(Short web captions)

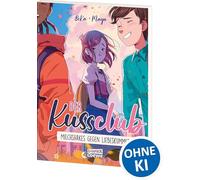 Der Kuss Club (Band 2) - Milchshakes gegen Liebeskummer: Die beliebte Comicbuch-Reihe jetzt als preiswerte Broschurausgabe - Für Pre-Teens ab 10 Jahren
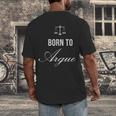Lawyer Born To Argue Law Student Graduation Attorney Men's Back Print T-Shirt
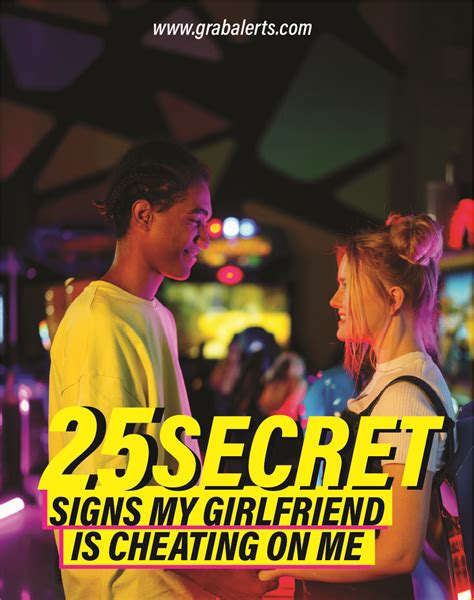 Is My Girlfriend Cheating On Me 13 Secret Signs To Watch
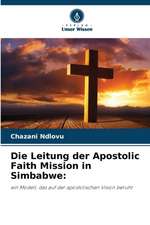 Die Leitung der Apostolic Faith Mission in Simbabwe:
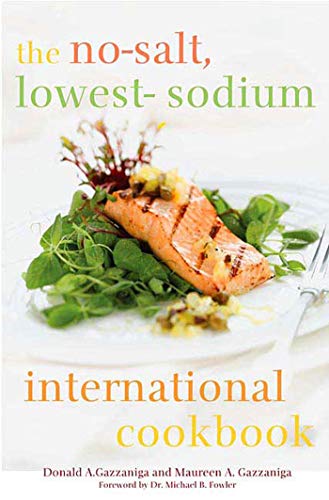 salt free cookbook - The No-Salt, Lowest-Sodium International Cookbook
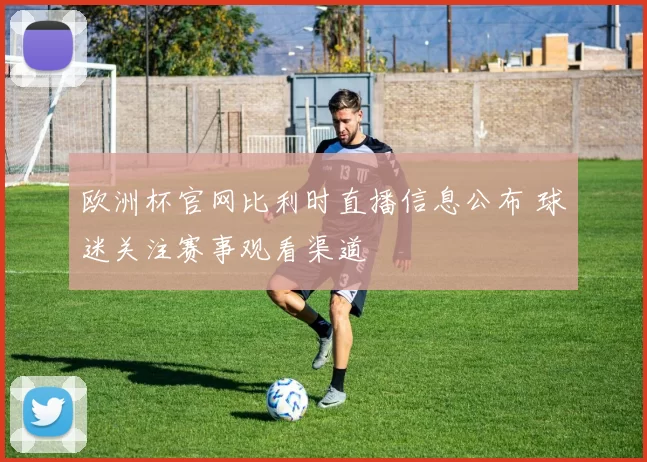 欧洲杯官网比利时直播信息公布 球迷关注赛事观看渠道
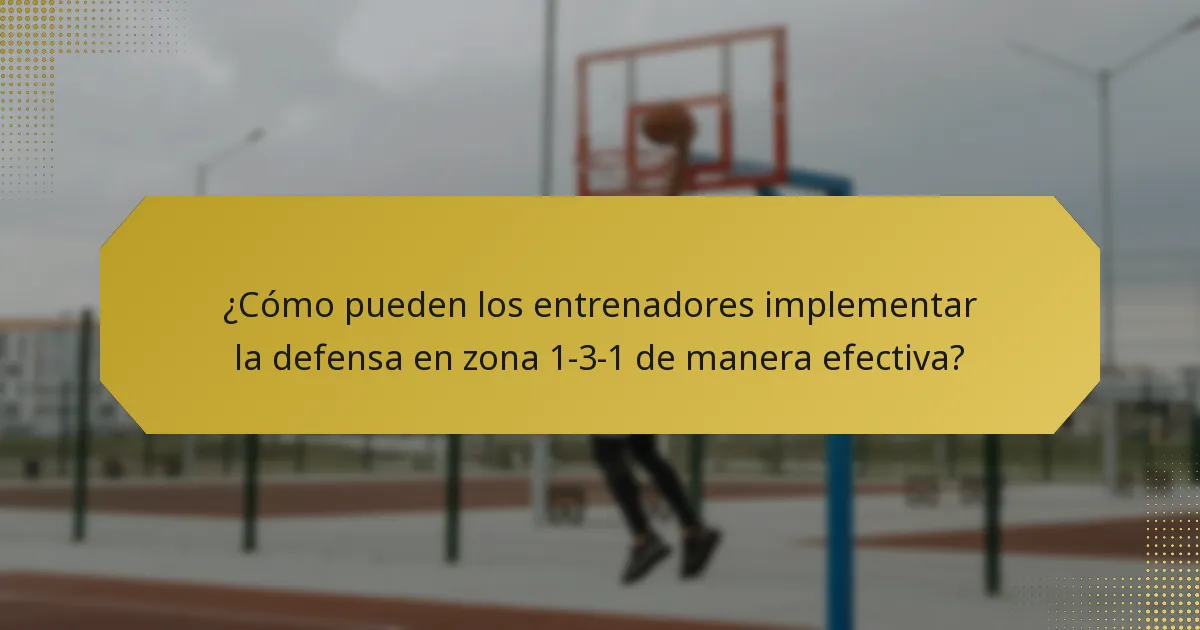 ¿Cómo pueden los entrenadores implementar la defensa en zona 1-3-1 de manera efectiva?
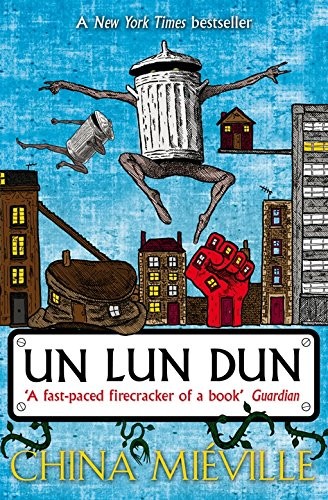 China Miéville: Un Lun Dun (Paperback, 2008, Del Rey Ballantine)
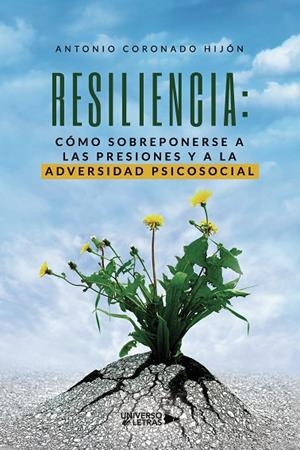 RESILIENCIA : CÓMO SOBREPONERSE A LAS PRESIONES Y A LA ADVERSIDAD PSICOSOCIAL | 9788418674884 | CORONADO HIJÓN, ANTONIO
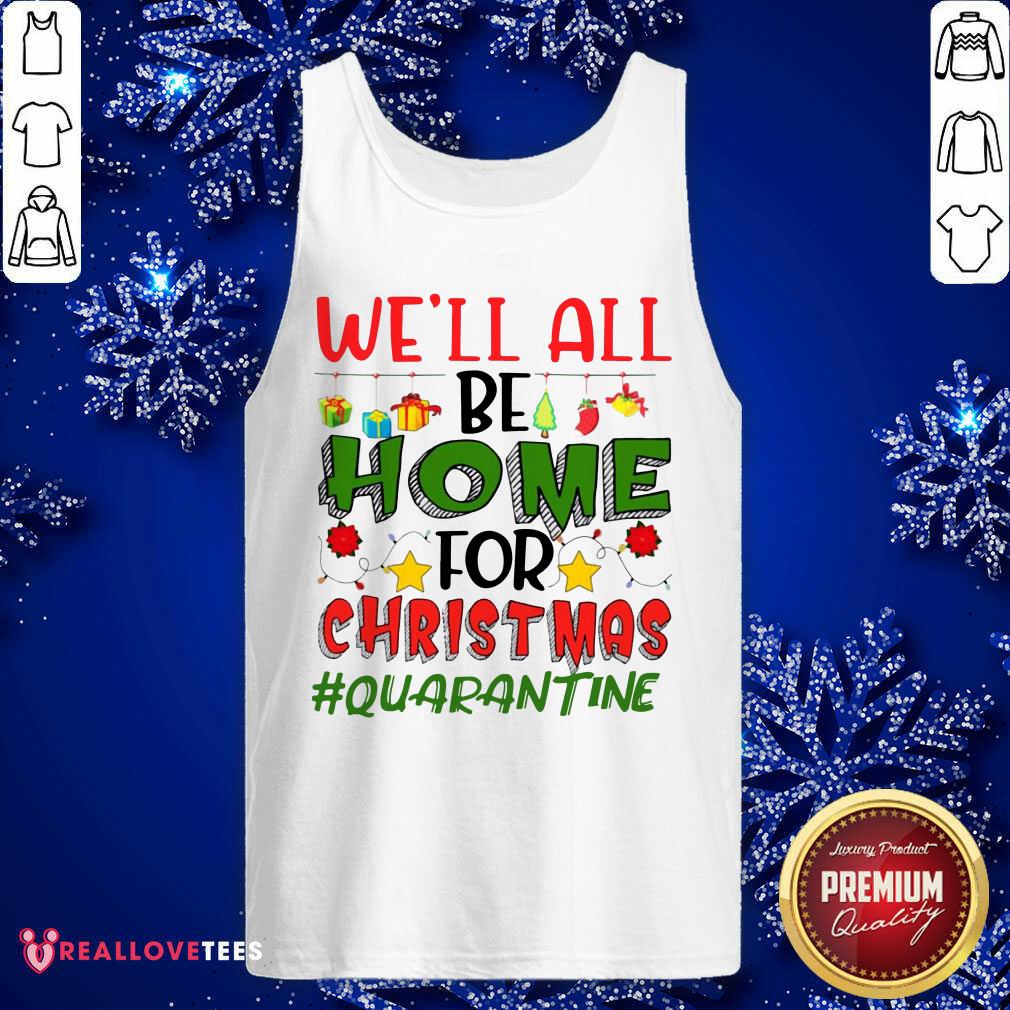 Love We’ll All Be Home For Christmas #Quarantine Shirt - Image 5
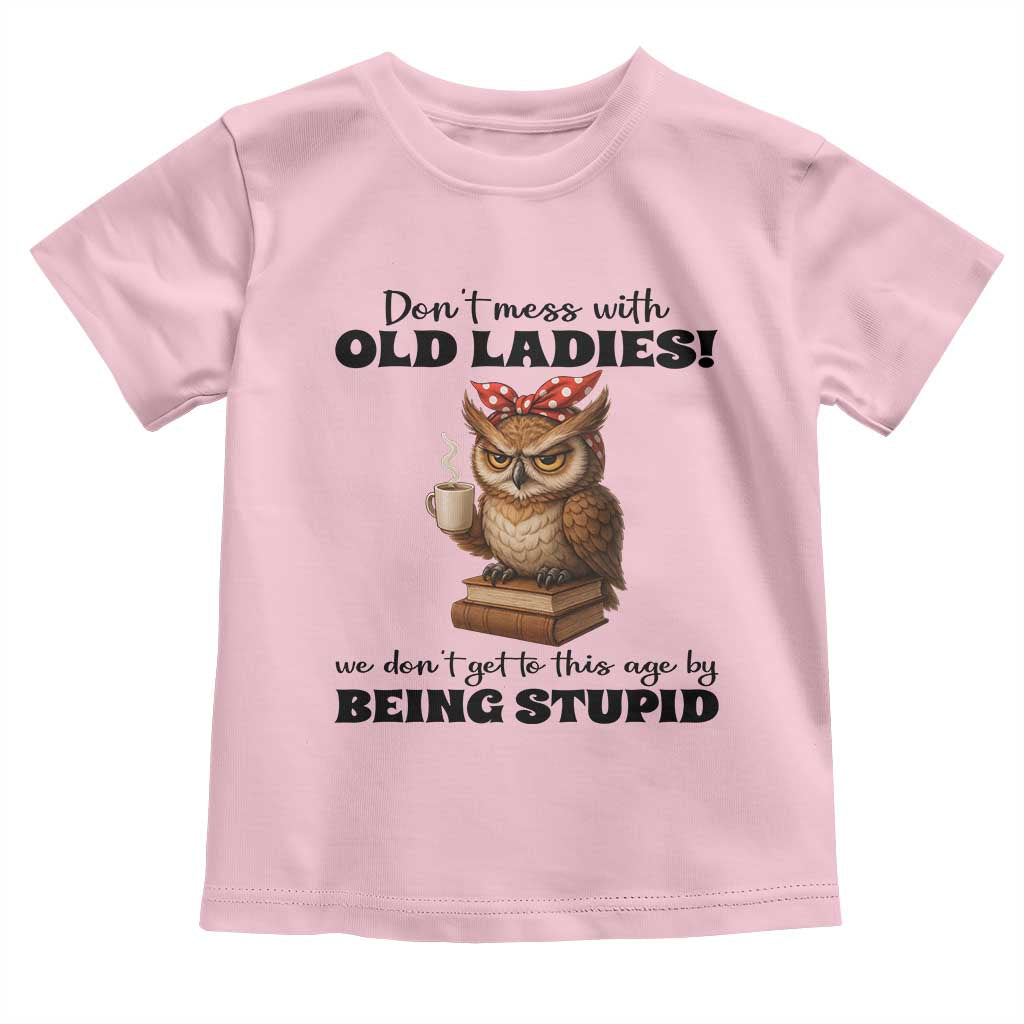 Dont Mess With Old Ladies We Dont Get To This Age By Being Stupid Toddler T Shirt Cute Owl - Wonder Print Shop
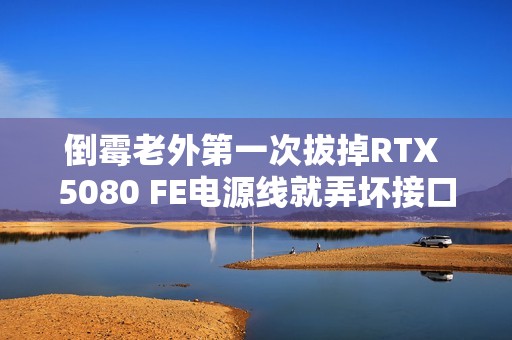 倒霉老外第一次拔掉RTX 5080 FE电源线就弄坏接口 求助客服却被惹怒：态度太敷衍了！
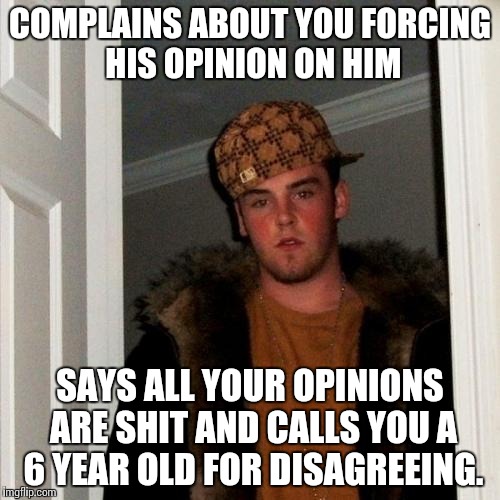 Scumbag Steve Meme | COMPLAINS ABOUT YOU FORCING HIS OPINION ON HIM SAYS ALL YOUR OPINIONS ARE SHIT AND CALLS YOU A 6 YEAR OLD FOR DISAGREEING. | image tagged in memes,scumbag steve | made w/ Imgflip meme maker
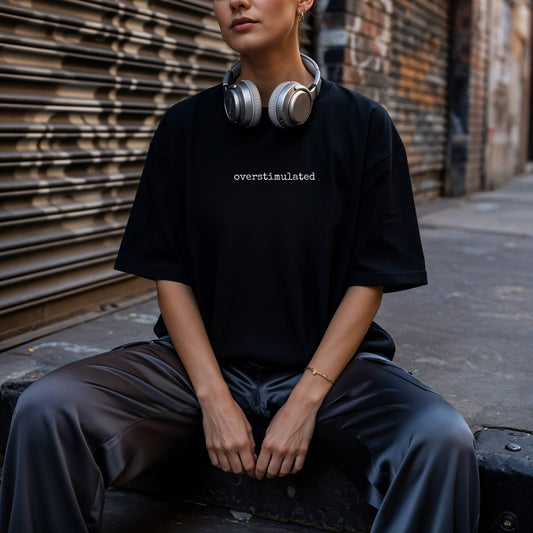 Overstimulated Tee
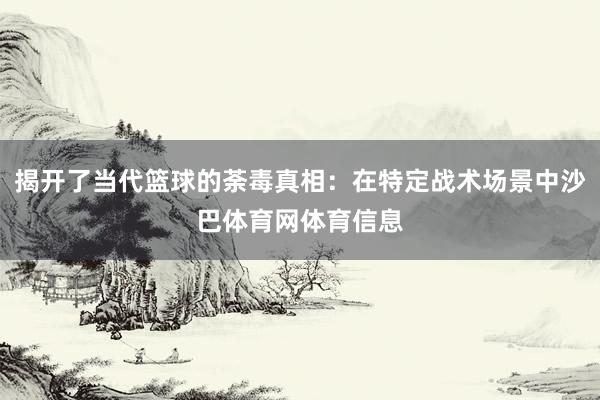 揭开了当代篮球的荼毒真相：在特定战术场景中沙巴体育网体育信息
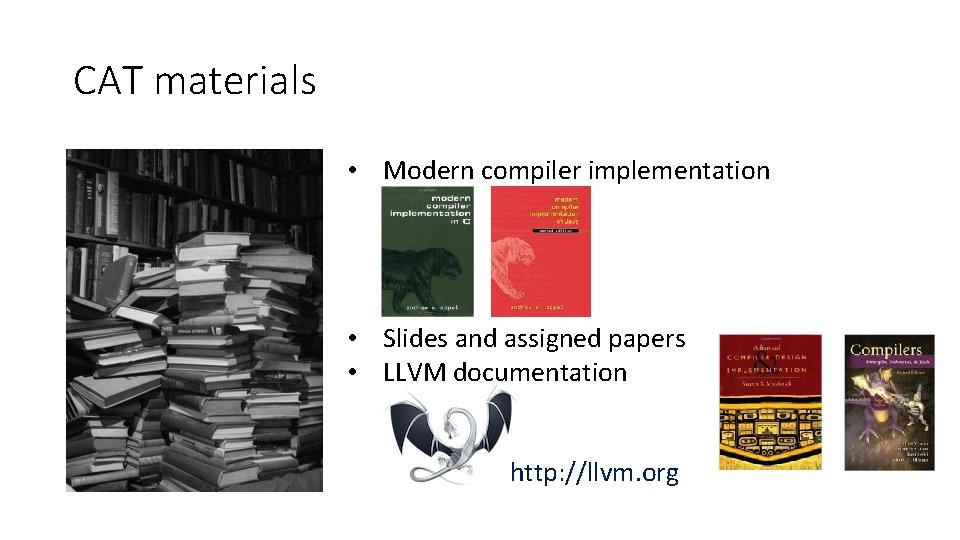 CAT materials • Modern compiler implementation • Slides and assigned papers • LLVM documentation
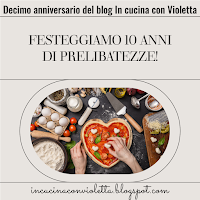 Festeggiamo 10 anni di blog In cucina con Violetta
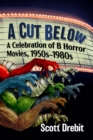 Image for A Cut Below: A Celebration of B Horror Movies, 1950-1980S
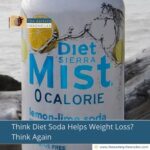Think Diet Soda Helps Weight Loss? Think Again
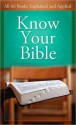 Know Your Bible: All 66 Books Explained and Applied - Paul Kent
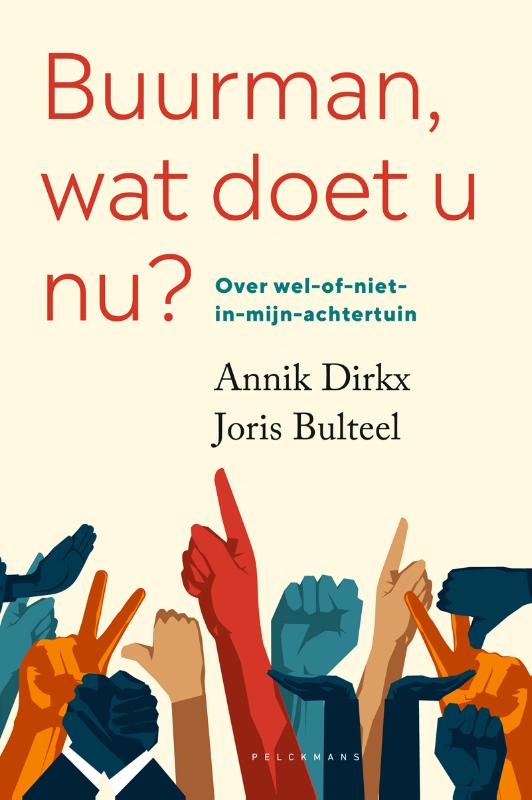 Buurman, wat doet u nu? - Over wel-of-niet-in-mijn-achtertuin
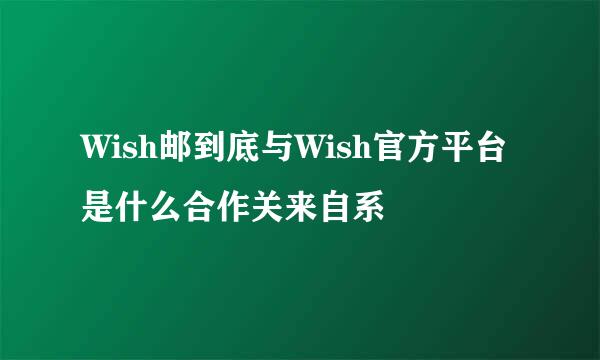 Wish邮到底与Wish官方平台是什么合作关来自系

Exercise prompt: Return an exact transcription of the entries above, excluding each image.

Your response:
 Der Kuss Club (Band 2) - Milchshakes gegen Liebeskummer: Die beliebte Comicbuch-Reihe jetzt als preiswerte Broschurausgabe - Für Pre-Teens ab 10 Jahren
Lawyer Born To Argue Law Student Graduation Attorney Men's Back Print T-Shirt
 Is My Girlfriend Cheating On Me 13 Secret Signs To Watch
 Die Leitung der Apostolic Faith Mission in Simbabwe:
 salt free cookbook - The No-Salt, Lowest-Sodium International Cookbook
 欧洲杯官网比利时直播信息公布 球迷关注赛事观看渠道
 ¿Cómo pueden los entrenadores implementar la defensa en zona 1-3-1 de manera efectiva?
 China Miéville: Un Lun Dun (Paperback, 2008, Del Rey Ballantine)
 RESILIENCIA : CÓMO SOBREPONERSE A LAS PRESIONES Y A LA ADVERSIDAD PSICOSOCIAL | 9788418674884 | CORONADO HIJÓN, ANTONIO
 Love We’ll All Be Home For Christmas #Quarantine Shirt - Image 5
 Dont Mess With Old Ladies We Dont Get To This Age By Being Stupid Toddler T Shirt Cute Owl - Wonder Print Shop
 倒霉老外第一次拔掉RTX 5080 FE电源线就弄坏接口 求助客服却被惹怒：态度太敷衍了！
 Scumbag Steve Meme | COMPLAINS ABOUT YOU FORCING HIS OPINION ON HIM SAYS ALL YOUR OPINIONS ARE SHIT AND CALLS YOU A 6 YEAR OLD FOR DISAGREEING. | image tagged in memes,scumbag steve | made w/ Imgflip meme maker
 Overstimulated Tee
 揭开了当代篮球的荼毒真相：在特定战术场景中沙巴体育网体育信息
 CAT materials • Modern compiler implementation • Slides and assigned papers • LLVM documentation
 Festeggiamo 10 anni di blog In cucina con Violetta
 Image for A Cut Below: A Celebration of B Horror Movies, 1950-1980S
Think Diet Soda Helps Weight Loss? Think Again
 Know Your Bible: All 66 Books Explained and Applied - Paul Kent
 Buurman, wat doet u nu? - Over wel-of-niet-in-mijn-achtertuin
 Wish邮到底与Wish官方平台是什么合作关来自系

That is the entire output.